| TASK PROMPT |
Set down exactly each line of the entries below, beginning at the one that contains "order: Artiodactyla" and ending at the last, and no others.

| EXERCISE MATERIALS |
• • • • • • •

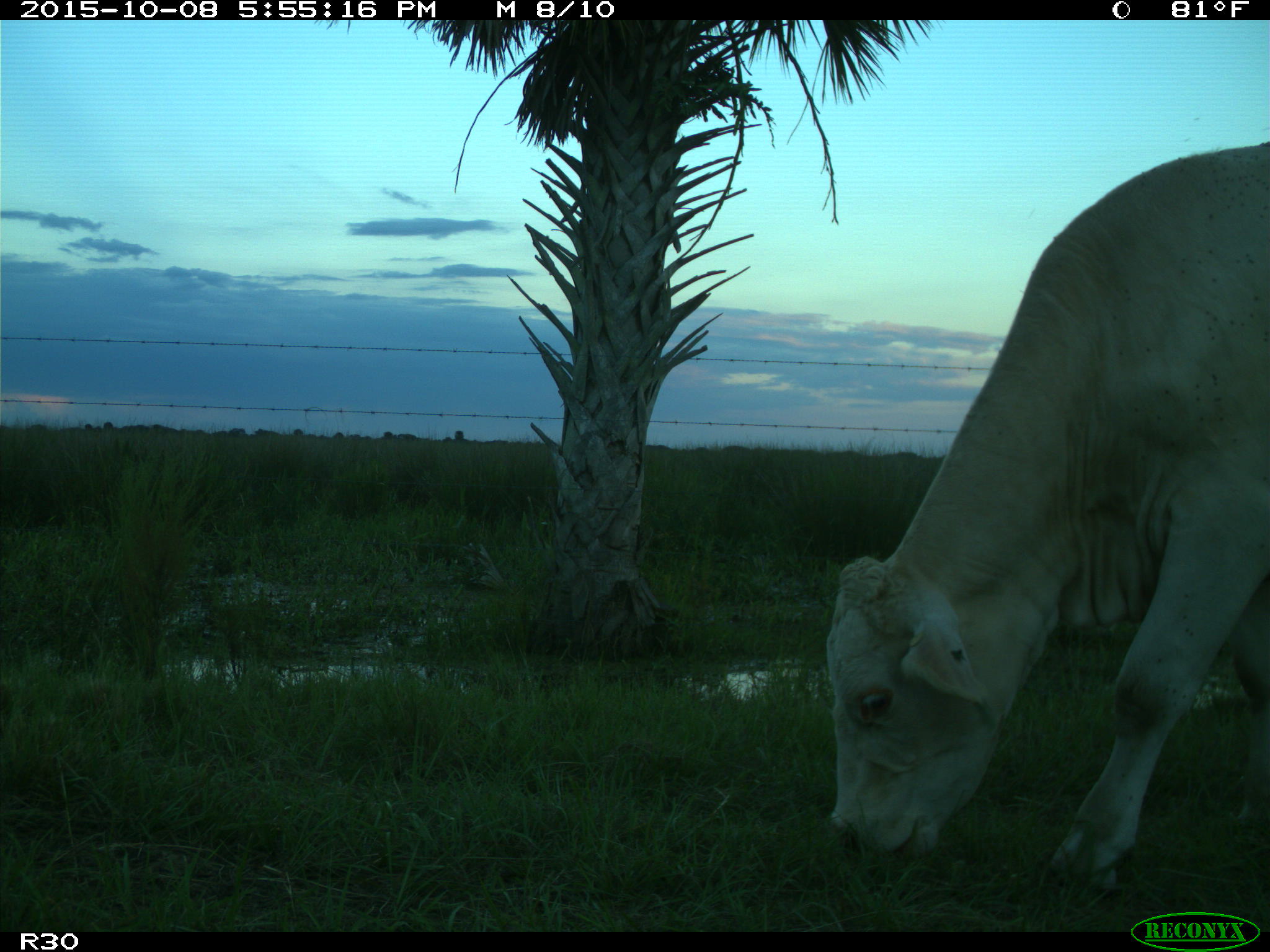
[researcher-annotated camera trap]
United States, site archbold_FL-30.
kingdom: Animalia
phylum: Chordata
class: Mammalia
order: Artiodactyla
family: Bovidae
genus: Bos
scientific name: Bos taurus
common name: domestic cow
Bos taurus (domestic cow).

• • • • • • •

| ANSWER BELOW |
order: Artiodactyla
family: Bovidae
genus: Bos
scientific name: Bos taurus
common name: domestic cow
Bos taurus (domestic cow).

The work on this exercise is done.